石巻市の花火大会

東京都の「花見」自粛と石巻市の花火大会

 今回の震災を機に各地で祭りなどの自粛ムードが広まっている。私の住んでいる関西でも、市の通達で恒例の「桜祭り」が中止になった。

 東京都の知事の「自粛宣言」に対して、民主党蓮舫・節電啓発担当相が、経済効果の側面から「権力による自由な行動や社会活動を制限するのは最低限にとどめるべき」と反対しているそうだ。しかし石原知事の発言をよく読むと花見に伴う「宴会」の自粛であって、花見そのものを禁止しているわけではない。今年も私は80を過ぎた母親と共に「花見」には出かけるが、とても飲食して大騒ぎをするような気持ちにはなれない。宴会に費やす金があれば今回は募金に回したいと思う。そして今年は静かに花だけを眺めよう。経済効果云々ではなく、「日本人」の考える「自粛」とはそういう意味だと私は思う。
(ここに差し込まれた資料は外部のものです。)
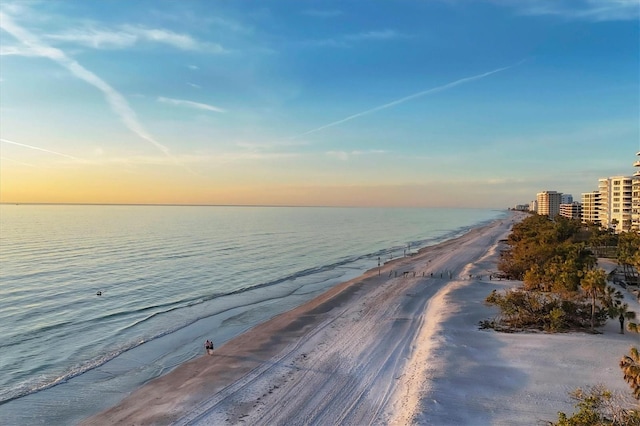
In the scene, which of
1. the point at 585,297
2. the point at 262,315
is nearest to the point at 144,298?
the point at 262,315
 毎日新聞によると、石巻商工会議所の浅野亨会頭は1日、石巻市役所で会見し、「石巻川開き祭り」(8月1、2日)を予定通り開催すると発表したそうだ。メーンの花火大会は1万7000発の花火が打ち上げられ、例年約20万人の見物客が訪れるとある。なぜこの時期にといぶかる人がいるかも知れないが、私は賛成したい。一見、金の無駄遣いに見える「花火」。それを復興資金に回せ、という意見もあがるかも知れない。それでも私は「花火」が大空に打ちあがる姿を見たい。
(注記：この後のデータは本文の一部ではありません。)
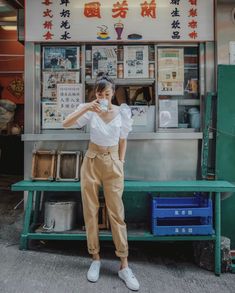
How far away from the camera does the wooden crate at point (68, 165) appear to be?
4.75 m

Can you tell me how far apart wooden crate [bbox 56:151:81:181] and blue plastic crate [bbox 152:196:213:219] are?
1.22 metres

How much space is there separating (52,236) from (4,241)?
1.02m

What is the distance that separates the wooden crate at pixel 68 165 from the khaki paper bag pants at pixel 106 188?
0.89 meters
 父が転勤族だったので私も小学校3年〜5年の少年時代を石巻市で過ごした事がある。だから今回の災害は人ごととは思えない。私の石巻時代は、転校を繰り返すのは子供の教育によくないと言うことで父が単身赴任していた。その父と同居するために石巻を離れた。が、せっかく同居した父は、数日後にあえなく事故のために亡くなってしまった。初めて体験する、どうしようもない喪失感。朝元気に出かけたのに、夕方にはもうこの世の人間ではなくなっている。世の中には、このような理不尽な事が起こるのだ。だが、いま石巻市の人々が抱えている悲しみは、その比ではない。
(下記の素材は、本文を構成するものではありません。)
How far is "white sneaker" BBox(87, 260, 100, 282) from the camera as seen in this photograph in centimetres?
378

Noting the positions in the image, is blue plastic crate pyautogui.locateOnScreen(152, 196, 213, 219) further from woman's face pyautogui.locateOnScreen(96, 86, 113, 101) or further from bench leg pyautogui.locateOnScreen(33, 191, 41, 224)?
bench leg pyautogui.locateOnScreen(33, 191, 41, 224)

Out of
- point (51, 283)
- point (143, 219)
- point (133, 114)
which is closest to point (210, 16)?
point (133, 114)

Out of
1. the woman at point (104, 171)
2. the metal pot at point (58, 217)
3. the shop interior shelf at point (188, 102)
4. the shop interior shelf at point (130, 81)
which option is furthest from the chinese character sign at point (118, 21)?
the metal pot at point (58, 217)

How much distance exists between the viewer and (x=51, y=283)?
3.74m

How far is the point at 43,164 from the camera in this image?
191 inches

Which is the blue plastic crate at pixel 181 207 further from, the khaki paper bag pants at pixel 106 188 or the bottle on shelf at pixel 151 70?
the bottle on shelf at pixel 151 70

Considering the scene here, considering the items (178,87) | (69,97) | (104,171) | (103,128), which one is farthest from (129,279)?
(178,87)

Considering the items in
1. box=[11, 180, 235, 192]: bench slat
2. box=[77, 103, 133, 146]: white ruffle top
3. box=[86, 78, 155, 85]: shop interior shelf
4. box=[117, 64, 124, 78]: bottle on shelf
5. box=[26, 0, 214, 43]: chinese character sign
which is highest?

 父が生きていた頃、連れて行ってもらった北上川の花火大会は、半世紀以上もたつのに、今でも父の面影と共に心に焼き付いて離れない。花火はその「はかなさ」によって、むしろ形あるものよりも強く人の心に残る。私にとって花火大会は、父の思い出そのものだし、石巻市の歴史が途絶えることなく続いているという証そのものだ。是非成功してほしい。被災地であるからこそ「花火大会」を実行する意味があるのだ、と私は強く思っている。

 瞬間に散ってしまう花火。しかし、それ故にこそ人々は花火の打ち上げられた夜をいつまでも記憶するだろう。そして「はかない花火」は、石巻市の復興に向けての記念すべき、「心のモニュメント」として記憶され、いつまでも語り継がれるだろう。